** TO BE DONE **
Give back the full listing verbatim, apart from its images.

** RECORDS SUPPLIED **
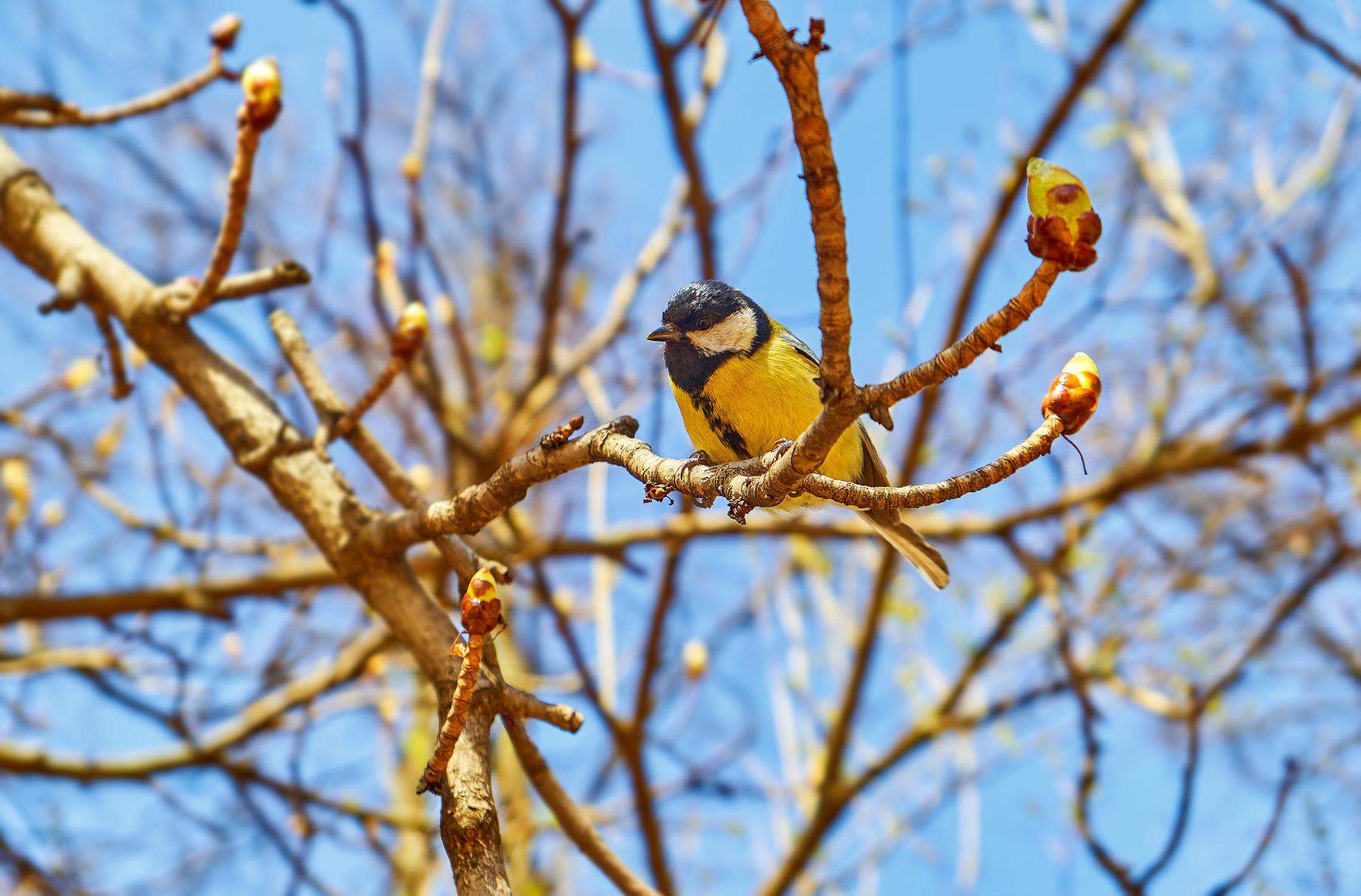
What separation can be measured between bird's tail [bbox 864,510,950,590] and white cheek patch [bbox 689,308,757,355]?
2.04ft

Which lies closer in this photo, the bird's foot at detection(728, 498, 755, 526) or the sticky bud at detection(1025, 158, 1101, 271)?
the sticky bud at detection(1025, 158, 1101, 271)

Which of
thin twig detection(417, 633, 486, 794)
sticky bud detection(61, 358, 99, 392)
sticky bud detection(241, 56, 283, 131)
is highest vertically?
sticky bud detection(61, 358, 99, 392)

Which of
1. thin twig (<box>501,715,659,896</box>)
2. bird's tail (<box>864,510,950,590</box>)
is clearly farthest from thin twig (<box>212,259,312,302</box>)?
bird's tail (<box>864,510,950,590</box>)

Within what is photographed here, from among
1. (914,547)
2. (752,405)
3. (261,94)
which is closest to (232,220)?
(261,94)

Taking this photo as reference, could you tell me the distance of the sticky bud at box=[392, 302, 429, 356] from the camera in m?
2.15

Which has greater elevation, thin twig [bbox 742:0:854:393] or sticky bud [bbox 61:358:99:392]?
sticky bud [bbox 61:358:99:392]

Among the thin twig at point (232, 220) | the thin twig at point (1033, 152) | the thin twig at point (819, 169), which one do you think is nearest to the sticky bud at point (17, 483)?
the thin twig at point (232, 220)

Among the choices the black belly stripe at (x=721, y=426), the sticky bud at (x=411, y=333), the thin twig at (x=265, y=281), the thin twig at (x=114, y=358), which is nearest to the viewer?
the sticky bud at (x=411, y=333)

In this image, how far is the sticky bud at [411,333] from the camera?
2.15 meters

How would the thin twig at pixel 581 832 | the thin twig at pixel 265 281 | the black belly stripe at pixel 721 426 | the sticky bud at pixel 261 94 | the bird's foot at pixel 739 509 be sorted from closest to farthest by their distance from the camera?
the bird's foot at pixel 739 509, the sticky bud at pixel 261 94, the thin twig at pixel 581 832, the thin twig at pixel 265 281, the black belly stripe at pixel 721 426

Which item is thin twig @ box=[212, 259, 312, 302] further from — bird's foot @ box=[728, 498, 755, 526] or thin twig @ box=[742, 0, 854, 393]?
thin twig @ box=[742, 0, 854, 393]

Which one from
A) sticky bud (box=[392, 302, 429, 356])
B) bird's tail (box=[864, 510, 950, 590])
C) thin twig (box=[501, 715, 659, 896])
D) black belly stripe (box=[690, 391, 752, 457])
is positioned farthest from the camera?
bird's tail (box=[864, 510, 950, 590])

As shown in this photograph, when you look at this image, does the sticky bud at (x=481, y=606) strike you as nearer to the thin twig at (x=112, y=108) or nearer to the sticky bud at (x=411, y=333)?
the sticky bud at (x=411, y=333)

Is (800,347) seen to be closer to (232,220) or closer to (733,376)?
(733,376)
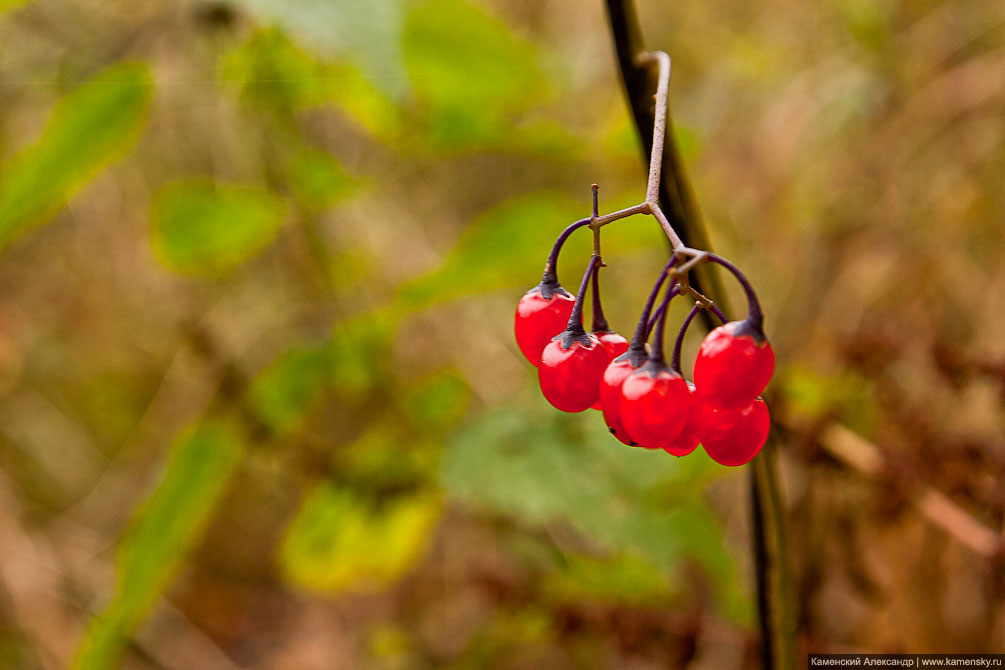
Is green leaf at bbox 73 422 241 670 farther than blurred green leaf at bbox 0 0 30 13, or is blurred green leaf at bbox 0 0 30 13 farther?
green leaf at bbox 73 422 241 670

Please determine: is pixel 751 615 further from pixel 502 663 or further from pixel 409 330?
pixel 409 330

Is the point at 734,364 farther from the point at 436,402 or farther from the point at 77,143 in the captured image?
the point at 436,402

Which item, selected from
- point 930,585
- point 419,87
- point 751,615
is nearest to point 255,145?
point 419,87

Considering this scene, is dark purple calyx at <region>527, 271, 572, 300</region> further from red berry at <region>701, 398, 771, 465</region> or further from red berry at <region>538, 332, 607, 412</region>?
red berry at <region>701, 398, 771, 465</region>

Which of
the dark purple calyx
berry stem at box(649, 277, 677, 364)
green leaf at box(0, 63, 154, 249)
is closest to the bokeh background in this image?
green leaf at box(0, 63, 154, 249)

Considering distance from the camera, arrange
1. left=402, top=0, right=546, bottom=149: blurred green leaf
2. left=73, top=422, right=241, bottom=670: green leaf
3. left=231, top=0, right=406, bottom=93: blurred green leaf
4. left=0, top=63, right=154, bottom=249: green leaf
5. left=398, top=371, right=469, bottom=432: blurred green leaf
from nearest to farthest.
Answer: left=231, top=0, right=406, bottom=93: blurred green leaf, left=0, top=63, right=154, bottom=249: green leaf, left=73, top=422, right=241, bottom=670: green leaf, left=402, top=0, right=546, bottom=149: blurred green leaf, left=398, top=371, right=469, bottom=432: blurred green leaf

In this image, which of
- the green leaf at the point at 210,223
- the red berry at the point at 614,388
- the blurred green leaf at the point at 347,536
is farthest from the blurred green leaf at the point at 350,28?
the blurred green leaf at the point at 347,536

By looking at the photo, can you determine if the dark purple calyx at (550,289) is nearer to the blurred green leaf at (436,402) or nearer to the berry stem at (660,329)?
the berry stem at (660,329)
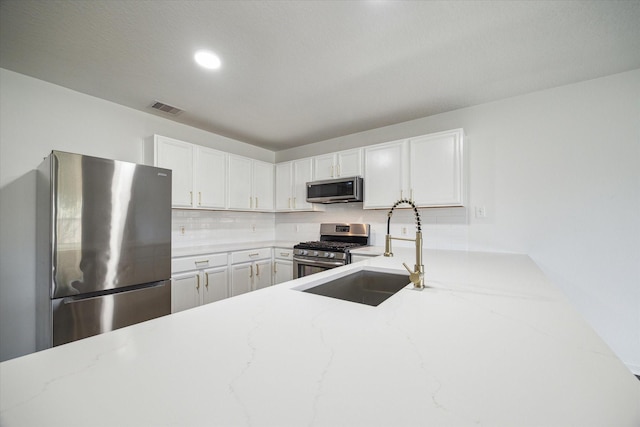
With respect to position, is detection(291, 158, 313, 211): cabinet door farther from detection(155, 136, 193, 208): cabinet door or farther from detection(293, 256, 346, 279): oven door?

** WRITTEN REPLY **
What separation can be measured between bird's tail [bbox 864,510,950,590] and white cheek patch [bbox 689,308,757,355]?
2.04ft

Which lies closer in this photo, the bird's foot at detection(728, 498, 755, 526) or the sticky bud at detection(1025, 158, 1101, 271)?
the sticky bud at detection(1025, 158, 1101, 271)

Which of
thin twig detection(417, 633, 486, 794)
sticky bud detection(61, 358, 99, 392)
sticky bud detection(241, 56, 283, 131)
is highest vertically?
sticky bud detection(61, 358, 99, 392)

Which of
1. thin twig (<box>501,715,659,896</box>)
2. bird's tail (<box>864,510,950,590</box>)
is clearly farthest from thin twig (<box>212,259,312,302</box>)?
bird's tail (<box>864,510,950,590</box>)

Within what is photographed here, from among
1. (914,547)
2. (752,405)
3. (261,94)
which is closest to (232,220)?
(261,94)

Taking this photo as reference, could you tell me the distance of the sticky bud at box=[392, 302, 429, 356] from the camera in m?
2.15

Which has greater elevation, thin twig [bbox 742:0:854:393] or sticky bud [bbox 61:358:99:392]?
sticky bud [bbox 61:358:99:392]

Among the thin twig at point (232, 220) | the thin twig at point (1033, 152) | the thin twig at point (819, 169), which one do you think is nearest to the sticky bud at point (17, 483)?
the thin twig at point (232, 220)

Among the choices the black belly stripe at (x=721, y=426), the sticky bud at (x=411, y=333), the thin twig at (x=265, y=281), the thin twig at (x=114, y=358), which is nearest to the viewer?
the sticky bud at (x=411, y=333)

In this image, how far is the sticky bud at [411,333] from the camera?
2.15 meters

How would the thin twig at pixel 581 832 | the thin twig at pixel 265 281 | the black belly stripe at pixel 721 426 | the sticky bud at pixel 261 94 | the bird's foot at pixel 739 509 be sorted from closest to farthest by their distance from the camera?
the bird's foot at pixel 739 509, the sticky bud at pixel 261 94, the thin twig at pixel 581 832, the thin twig at pixel 265 281, the black belly stripe at pixel 721 426

Which item is thin twig @ box=[212, 259, 312, 302] further from — bird's foot @ box=[728, 498, 755, 526] or thin twig @ box=[742, 0, 854, 393]?
thin twig @ box=[742, 0, 854, 393]

Which one from
A) sticky bud (box=[392, 302, 429, 356])
B) bird's tail (box=[864, 510, 950, 590])
C) thin twig (box=[501, 715, 659, 896])
D) black belly stripe (box=[690, 391, 752, 457])
is positioned farthest from the camera?
bird's tail (box=[864, 510, 950, 590])

As shown in this photograph, when you look at this image, does the sticky bud at (x=481, y=606) strike you as nearer to the thin twig at (x=112, y=108) or nearer to the sticky bud at (x=411, y=333)?
the sticky bud at (x=411, y=333)

Is (800,347) seen to be closer to (232,220) or closer to (733,376)?
(733,376)
Is green leaf at bbox 73 422 241 670 farther than blurred green leaf at bbox 0 0 30 13, or is blurred green leaf at bbox 0 0 30 13 farther?
green leaf at bbox 73 422 241 670

Please determine: is pixel 751 615 further from pixel 502 663 or further from pixel 409 330?
pixel 409 330

Is the point at 734,364 farther from the point at 436,402 or farther from the point at 77,143 in the captured image?
the point at 436,402

Which item, selected from
- point 930,585
- point 419,87
- point 751,615
is nearest to point 255,145?
point 419,87

Considering this scene, is dark purple calyx at <region>527, 271, 572, 300</region> further from red berry at <region>701, 398, 771, 465</region> or further from red berry at <region>538, 332, 607, 412</region>?
red berry at <region>701, 398, 771, 465</region>

Which of
the dark purple calyx
berry stem at box(649, 277, 677, 364)
green leaf at box(0, 63, 154, 249)
is closest to the bokeh background in this image?
green leaf at box(0, 63, 154, 249)

Considering distance from the camera, arrange
1. left=402, top=0, right=546, bottom=149: blurred green leaf
2. left=73, top=422, right=241, bottom=670: green leaf
3. left=231, top=0, right=406, bottom=93: blurred green leaf
4. left=0, top=63, right=154, bottom=249: green leaf
5. left=398, top=371, right=469, bottom=432: blurred green leaf
from nearest to farthest.
Answer: left=231, top=0, right=406, bottom=93: blurred green leaf, left=0, top=63, right=154, bottom=249: green leaf, left=73, top=422, right=241, bottom=670: green leaf, left=402, top=0, right=546, bottom=149: blurred green leaf, left=398, top=371, right=469, bottom=432: blurred green leaf

In this image, which of
- the green leaf at the point at 210,223
- the red berry at the point at 614,388
- the blurred green leaf at the point at 347,536
is farthest from the blurred green leaf at the point at 350,28?
the blurred green leaf at the point at 347,536

By looking at the photo, can you determine if the dark purple calyx at (550,289) is nearer to the blurred green leaf at (436,402) or nearer to the berry stem at (660,329)?
the berry stem at (660,329)
With respect to position, is detection(291, 158, 313, 211): cabinet door farther from detection(155, 136, 193, 208): cabinet door or farther from detection(293, 256, 346, 279): oven door?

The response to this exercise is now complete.